Амонашвили Шалва
Александрович, грузинский педагог и психолог. Один из создателей системы
начального обучения детей шестилетнего возраста. Опубликованы труды по
психологии и методике начального обучения.
Он
подрабатывал пионервожатым в одной из грузинских школ. Ходил степенной походкой
в костюме и галстуке, как и подобает наставнику. Старался делать все правильно,
потому что знал: это временно. Связывать свою судьбу со школой молодой
студент–востоковед Шалва Амонашвили, понятное дело, не собирался. В мечтах
рисовалось совсем другое будущее — журналистика или дипломатия, в общем, что–то
весомое и модное. Когда на встречах с коллегами из разных стран Амонашвили
рассказывает, как он попал в педагогику, те удивленно восклицают: “Не может
быть!”. И вот почему.
Однажды — как
всегда степенный и подтянутый — он поднимался по лестнице, навстречу ему сломя
голову несся школьник. Шалва–вожатый, естественно, не мог стерпеть такого
безобразия. Остановил сорванца и ка–ак закричит: “Ты какое имеешь право здесь
бегать? Это же школа!..”. И все в таком духе, а потом взял и... влепил
мальчугану пощечину.
— Я помню, как
этот пацан посмотрел на меня и сжал кулачки. Наверное, в тот момент он думал:
“Вот бы врезать в ответ этому типу по морде”, — вспоминает Шалва Александрович.
— Может, тогда и произошло мое посвящение в профессию? С того момента я не мог
найти покой, все спрашивал себя: зачем ударил мальчишку? Как вообще мог так
поступить? Я начал читать книги по педагогике и искать ответ. Его — этого
обиженного мной ребенка — я тоже искал по всей школе. Потом узнал, что он —
спортсмен, школьный чемпион по фехтованию. Теперь это большой человек в Грузии,
депутат и — мой друг. Вот так и получилось: я дал ему пощечину, а он открыл во
мне Учителя.
— Извините,
если буду неправильно произносить некоторые слова, для грузина ударение и мягкий
знак — просто катастрофа, — улыбается Шалва Александрович. — Это “заслуга” моей
учительницы русского языка. Она всегда смеялась надо мной, запугивала, кричала.
Зато у меня жена — профессор по русскому языку. Вон у нее блокнот и ручка, она
меня всегда очень внимательно слушает, записывает все мои ошибки, а вечером уже
начнется урок для меня.
Зал, где были
в основном женщины–учителя, это откровение принял на ура. Кстати, традиционные
понятия учитель, урок, школа Амонашвили трактует совершенно иначе, чем это
подается в толковом словаре и многочисленных методичках.

(Элементы, перечисленные в наборе данных)
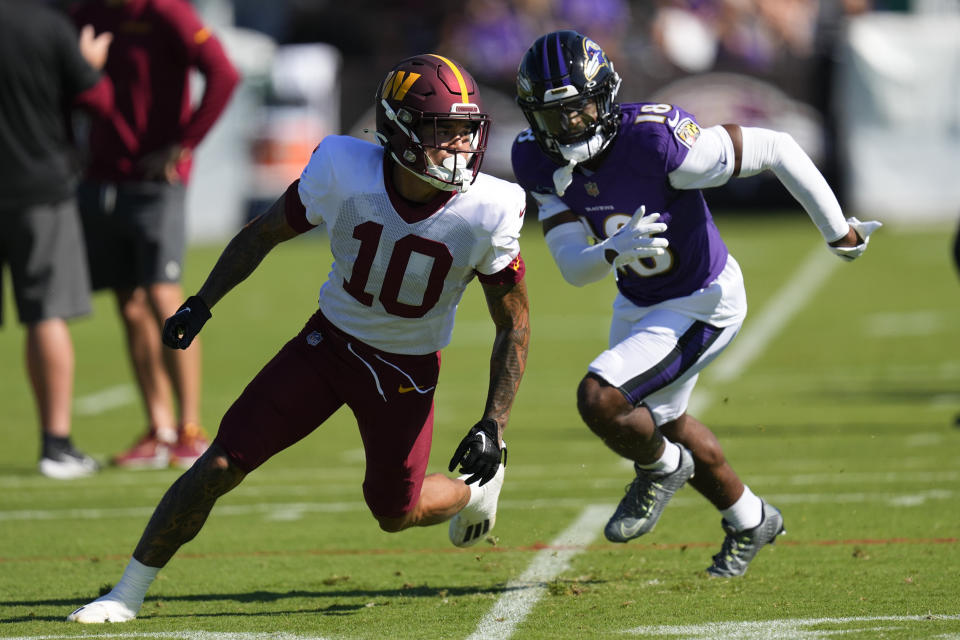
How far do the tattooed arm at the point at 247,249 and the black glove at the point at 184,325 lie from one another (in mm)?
65

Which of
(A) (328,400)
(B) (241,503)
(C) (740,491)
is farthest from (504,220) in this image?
(B) (241,503)

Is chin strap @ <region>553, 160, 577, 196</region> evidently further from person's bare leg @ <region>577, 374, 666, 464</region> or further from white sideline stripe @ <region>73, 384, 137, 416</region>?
white sideline stripe @ <region>73, 384, 137, 416</region>

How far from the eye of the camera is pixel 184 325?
435cm

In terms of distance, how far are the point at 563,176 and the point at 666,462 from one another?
3.12 feet

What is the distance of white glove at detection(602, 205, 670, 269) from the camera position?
15.1 feet

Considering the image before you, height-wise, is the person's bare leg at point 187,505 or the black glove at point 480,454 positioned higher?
the black glove at point 480,454

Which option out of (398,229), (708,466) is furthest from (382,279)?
(708,466)

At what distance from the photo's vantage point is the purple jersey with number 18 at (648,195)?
Result: 4.96 meters

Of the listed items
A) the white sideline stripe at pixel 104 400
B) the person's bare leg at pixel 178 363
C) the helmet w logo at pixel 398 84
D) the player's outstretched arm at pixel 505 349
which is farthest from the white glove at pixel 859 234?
the white sideline stripe at pixel 104 400

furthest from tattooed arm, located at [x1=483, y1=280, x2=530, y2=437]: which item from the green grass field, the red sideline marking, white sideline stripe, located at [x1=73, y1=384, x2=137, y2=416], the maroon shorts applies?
white sideline stripe, located at [x1=73, y1=384, x2=137, y2=416]

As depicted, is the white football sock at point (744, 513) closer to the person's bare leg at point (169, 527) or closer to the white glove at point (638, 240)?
the white glove at point (638, 240)

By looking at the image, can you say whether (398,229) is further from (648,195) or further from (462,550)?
(462,550)

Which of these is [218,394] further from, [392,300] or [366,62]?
[366,62]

- _ЗАДАНИЕ 1_
Скопируйте дословно фрагмент текста об Амонашвили, начиная со слов «Зал, где были» и заканчивая словами «и многочисленных методичках.».
- _ЗАДАНИЕ 2_
Продолжите текст об Амонашвили, начав сразу после его последнего предложения.

- _РЕЗУЛЬТАТ 1_
Зал, где были
в основном женщины–учителя, это откровение принял на ура. Кстати, традиционные
понятия учитель, урок, школа Амонашвили трактует совершенно иначе, чем это
подается в толковом словаре и многочисленных методичках.

- _РЕЗУЛЬТАТ 2_
— Школа в
переводе с латыни — лестница, это духовное восхождение человека. Мы строим
здание и называем его школой только потому, что нет другого слова. На самом деле
Школа в Учителе. А Учитель в переводе с санскрита означает носитель света, —
объясняет Шалва Александрович. — Урок — “это форма организации учебного
процесса” — так написано в учебниках для студентов педвузов. Господи, какая
скукотища! “Приведи родителей”, “подай дневник”, “садись — двойка!” — вот она
ваша “форма”. У — это свет, РОК — судьба. Учитель дарит свет, чтобы ты нашел
свою судьбу. Педагогика — учение, а не наука, потому что наука — это когда на
ухо.
Зал, затаив
дыхание, спешно записывает за оратором постулаты Гуманной педагогики: вера в
безгрешность Ребенка и в свою Божью Искру. Может, с этого их конспекта начнется
гуманизация нашего образования? “Да нет же!” — говорит Амонашвили. Он вообще не
верит в молниеносное реформирование.
— Сейчас модно
перенимать всяческие новые веяния, переименовывать школы в лицеи, гимназии,
менять учебники, программу. Этот процесс я всегда сравниваю с новогодней елкой:
ее украшают мишурой, игрушками, но праздник заканчивается, игрушки складывают
снова в коробку, а елку выбрасывают, — досадует оратор. — Можно освоить уйму
новых методов, все дело в том, как их использовать, — говорит Амонашвили. —
Взять руку ученика и плакать вместе с ним — разве это какой–то метод, которому
можно научиться? Нет методики — есть интуиция, нет технологии — есть сердце.
Что делает
директор, когда в школу приезжают высокие гости? — продолжает Шалва
Александрович. — Показывает достопримечательности. Открывает класс и говорит:
“Вот здесь у нас лингафонный кабинет, новейшее оборудование, затем запирает
дверь на ключ и ведет делегацию дальше. Снова открывает пустой кабинет и
хвастает компьютером последнего поколения, опять закрывает на ключ. Этими
достижениями техники ученики не пользуются — вдруг сломают, чем тогда гордиться
перед гостями?
Лучше бы он
показал класс, где учитель воспитывает ребенка. Там может не быть даже
карандаша, но дело идет, потому что есть это, — говорит Амонашвили и рисует на
доске сердце.
— На одном из
семинаров ко мне подошла женщина и сказала: “Сколько мне платят — настолько я и
люблю детей. Пусть поднимут зарплату — и я буду любить их больше”.
Но ведь это
все равно, что священник скажет вам: “Заплатите мне больше и я чаще помолюсь за
вас”. У меня была любимая учительница Вару Вардиашвили, ее давно уже нет на
свете, но всегда буду ее помнить. Она пришла к нам в шестом классе. Я тогда
перебивался с двойки на тройку, но на ее уроки ходил с удовольствием.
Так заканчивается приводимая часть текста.